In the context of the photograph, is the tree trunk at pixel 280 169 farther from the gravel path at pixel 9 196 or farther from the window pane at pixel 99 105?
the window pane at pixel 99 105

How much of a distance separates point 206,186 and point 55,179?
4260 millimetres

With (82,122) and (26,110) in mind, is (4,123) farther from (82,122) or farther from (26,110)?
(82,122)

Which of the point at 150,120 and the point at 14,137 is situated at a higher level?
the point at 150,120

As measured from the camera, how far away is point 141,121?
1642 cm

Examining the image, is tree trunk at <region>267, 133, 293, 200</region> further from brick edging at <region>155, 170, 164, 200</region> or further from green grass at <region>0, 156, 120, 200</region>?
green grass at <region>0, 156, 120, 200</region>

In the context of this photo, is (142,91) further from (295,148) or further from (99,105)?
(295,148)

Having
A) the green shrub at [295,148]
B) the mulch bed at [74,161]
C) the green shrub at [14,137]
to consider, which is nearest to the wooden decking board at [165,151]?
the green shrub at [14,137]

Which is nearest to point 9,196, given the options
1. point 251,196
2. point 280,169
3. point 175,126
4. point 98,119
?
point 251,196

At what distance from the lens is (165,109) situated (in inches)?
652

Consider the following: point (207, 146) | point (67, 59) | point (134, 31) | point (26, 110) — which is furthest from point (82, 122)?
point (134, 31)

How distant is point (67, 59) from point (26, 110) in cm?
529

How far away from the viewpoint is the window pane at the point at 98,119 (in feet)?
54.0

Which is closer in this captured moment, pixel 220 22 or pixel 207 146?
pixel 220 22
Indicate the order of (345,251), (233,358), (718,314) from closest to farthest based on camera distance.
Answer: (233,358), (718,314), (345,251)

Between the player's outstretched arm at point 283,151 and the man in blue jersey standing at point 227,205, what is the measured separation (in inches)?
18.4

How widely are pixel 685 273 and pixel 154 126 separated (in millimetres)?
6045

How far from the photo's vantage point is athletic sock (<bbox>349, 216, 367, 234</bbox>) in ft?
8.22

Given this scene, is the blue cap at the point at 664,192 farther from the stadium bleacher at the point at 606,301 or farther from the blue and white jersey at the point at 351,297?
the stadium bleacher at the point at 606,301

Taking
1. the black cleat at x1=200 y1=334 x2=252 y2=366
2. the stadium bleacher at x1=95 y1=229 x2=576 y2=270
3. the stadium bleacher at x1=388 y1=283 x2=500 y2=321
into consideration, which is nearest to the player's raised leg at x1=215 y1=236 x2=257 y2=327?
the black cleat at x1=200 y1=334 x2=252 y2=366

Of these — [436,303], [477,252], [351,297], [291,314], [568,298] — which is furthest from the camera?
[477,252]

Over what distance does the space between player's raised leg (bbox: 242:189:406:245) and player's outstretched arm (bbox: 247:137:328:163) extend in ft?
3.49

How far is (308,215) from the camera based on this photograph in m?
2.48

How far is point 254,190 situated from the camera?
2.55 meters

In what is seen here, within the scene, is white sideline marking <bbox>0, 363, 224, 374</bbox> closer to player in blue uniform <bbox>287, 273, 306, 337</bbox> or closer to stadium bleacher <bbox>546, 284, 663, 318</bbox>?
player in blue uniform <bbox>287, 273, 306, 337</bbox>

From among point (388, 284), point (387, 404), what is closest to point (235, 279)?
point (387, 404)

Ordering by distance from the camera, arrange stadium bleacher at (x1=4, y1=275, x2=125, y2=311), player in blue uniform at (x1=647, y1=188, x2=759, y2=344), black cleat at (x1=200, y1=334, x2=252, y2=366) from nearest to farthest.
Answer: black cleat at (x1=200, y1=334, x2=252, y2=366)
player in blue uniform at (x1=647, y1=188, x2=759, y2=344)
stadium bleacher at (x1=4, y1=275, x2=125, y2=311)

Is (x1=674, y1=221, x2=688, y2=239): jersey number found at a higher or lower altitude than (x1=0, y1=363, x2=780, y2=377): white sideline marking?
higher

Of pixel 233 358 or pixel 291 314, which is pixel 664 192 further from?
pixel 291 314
---
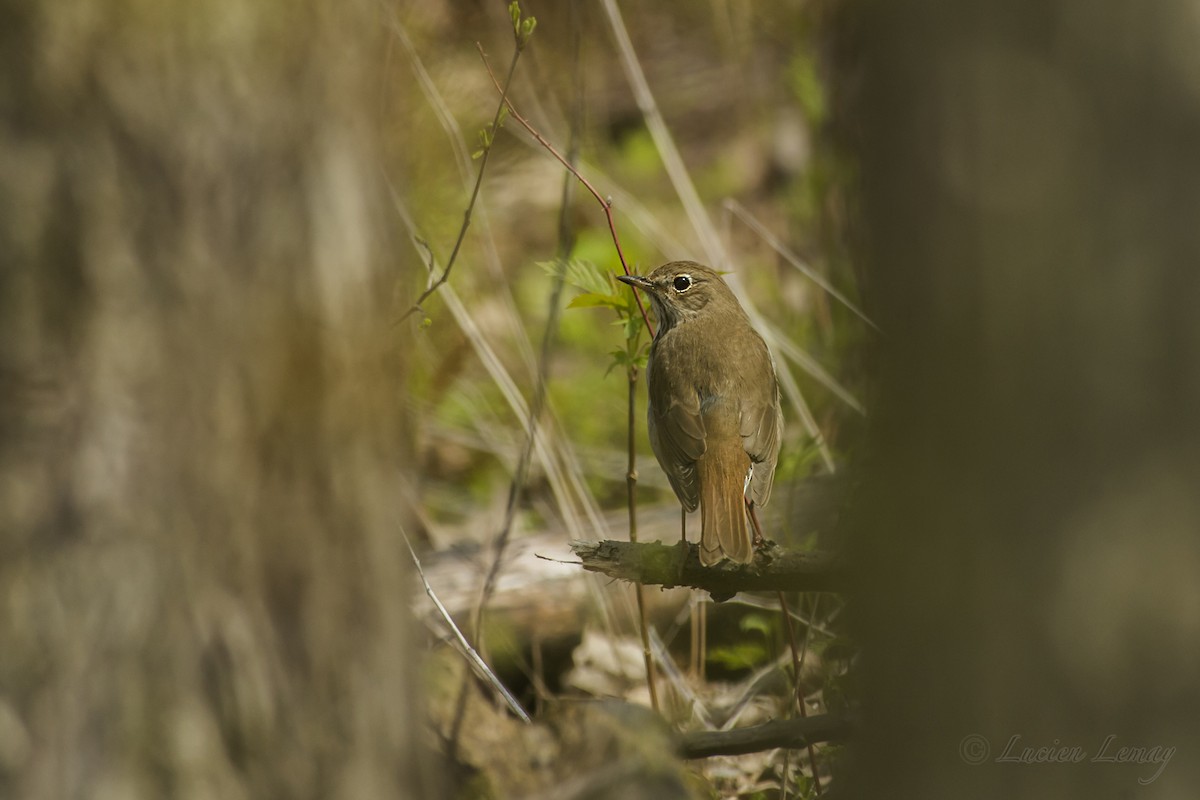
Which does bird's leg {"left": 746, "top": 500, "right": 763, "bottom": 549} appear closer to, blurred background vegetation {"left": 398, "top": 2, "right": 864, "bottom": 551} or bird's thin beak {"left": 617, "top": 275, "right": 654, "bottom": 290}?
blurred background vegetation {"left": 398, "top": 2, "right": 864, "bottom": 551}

TASK -> Copy the listing from the line with "Indicate the order" to the line with "Answer: (233,358), (718,314), (345,251)", reducing every coordinate after "Answer:" by 92. Leave the line with "Indicate the order" unchanged.

TASK RESULT ->
Indicate the order of (345,251), (233,358), (718,314) from closest to farthest based on camera distance.
Answer: (141,266), (626,222), (253,159)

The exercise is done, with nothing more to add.